Ciò, anche grazie alla performance del grande attore J.Stuhr pedinato con sagacia dall’obiettivo.
Meno convincente appare l’ultima cosa girata (in Italia) col titolo di “Sole nero” (2007), un tema alquanto fuori dagli itinerari esistenziali di Zanussi.
L’atmosfera da suspense, l’improvviso omicidio gratuito, la macchinosità delle indagini non si amalgano tra loro.

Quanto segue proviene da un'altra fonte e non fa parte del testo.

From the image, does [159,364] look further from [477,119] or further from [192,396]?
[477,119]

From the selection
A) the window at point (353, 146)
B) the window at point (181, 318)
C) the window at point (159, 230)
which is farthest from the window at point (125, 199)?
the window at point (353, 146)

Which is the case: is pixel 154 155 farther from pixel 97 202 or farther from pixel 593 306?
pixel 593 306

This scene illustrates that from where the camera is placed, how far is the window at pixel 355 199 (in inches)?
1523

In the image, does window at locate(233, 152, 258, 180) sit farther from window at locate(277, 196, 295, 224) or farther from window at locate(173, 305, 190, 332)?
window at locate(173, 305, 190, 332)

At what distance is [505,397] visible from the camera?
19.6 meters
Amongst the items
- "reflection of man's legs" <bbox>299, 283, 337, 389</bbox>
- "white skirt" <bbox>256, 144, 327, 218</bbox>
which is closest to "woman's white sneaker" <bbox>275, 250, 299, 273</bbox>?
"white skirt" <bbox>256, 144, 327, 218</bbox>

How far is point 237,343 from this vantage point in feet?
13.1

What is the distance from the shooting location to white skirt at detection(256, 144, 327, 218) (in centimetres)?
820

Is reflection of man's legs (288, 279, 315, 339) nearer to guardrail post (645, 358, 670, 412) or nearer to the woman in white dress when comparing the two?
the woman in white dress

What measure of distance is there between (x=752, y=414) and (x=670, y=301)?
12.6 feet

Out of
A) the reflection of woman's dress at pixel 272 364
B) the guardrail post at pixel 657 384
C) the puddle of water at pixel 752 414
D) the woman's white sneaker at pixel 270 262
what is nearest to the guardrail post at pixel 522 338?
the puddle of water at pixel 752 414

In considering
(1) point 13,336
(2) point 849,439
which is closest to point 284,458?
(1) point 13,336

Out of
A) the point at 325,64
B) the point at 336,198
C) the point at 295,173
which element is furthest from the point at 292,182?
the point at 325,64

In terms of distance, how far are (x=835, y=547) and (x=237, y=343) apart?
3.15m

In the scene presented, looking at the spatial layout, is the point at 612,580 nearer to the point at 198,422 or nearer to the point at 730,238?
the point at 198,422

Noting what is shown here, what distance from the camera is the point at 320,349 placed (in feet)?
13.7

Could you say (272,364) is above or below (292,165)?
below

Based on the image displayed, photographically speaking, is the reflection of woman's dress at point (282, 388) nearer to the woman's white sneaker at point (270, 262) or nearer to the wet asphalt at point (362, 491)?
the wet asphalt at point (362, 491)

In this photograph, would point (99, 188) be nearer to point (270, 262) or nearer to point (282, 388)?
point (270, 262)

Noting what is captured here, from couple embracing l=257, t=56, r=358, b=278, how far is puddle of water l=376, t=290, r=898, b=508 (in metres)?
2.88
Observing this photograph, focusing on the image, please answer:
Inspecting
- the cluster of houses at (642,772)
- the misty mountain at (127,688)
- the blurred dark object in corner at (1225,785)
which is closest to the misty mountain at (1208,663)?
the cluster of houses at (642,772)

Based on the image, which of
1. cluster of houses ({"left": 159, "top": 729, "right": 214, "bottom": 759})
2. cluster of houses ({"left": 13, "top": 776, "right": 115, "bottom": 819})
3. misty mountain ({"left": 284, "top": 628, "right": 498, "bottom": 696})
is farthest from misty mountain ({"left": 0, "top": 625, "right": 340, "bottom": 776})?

E R.Girone e la Golino sono come spaesati pur nello spazio ridotto della balconata in cui si muovono ( un “kammerspiel” alla luce del sole?).
È una caduta di stile che,comunque, non pregiudica la valutazione positiva che spetta a questo regista della “terza generazione polacca” (dopo quella di A.Ford e di A.Wajda).
Perchè nella maggior parte dei casi, egli ha saputo trasfondere le sue convinzioni stoico-cristiane in rappresentazioni schermiche di fascinosa serietà.
Quasi come ripetuti inviti a riflettere sull’ardua spirale della vita contemporanea, e sollecitazioni a resistere, in questo periodo storico, all’abbuiarsi delle coscienze nella vertigine del “ tramonto delle fedi”.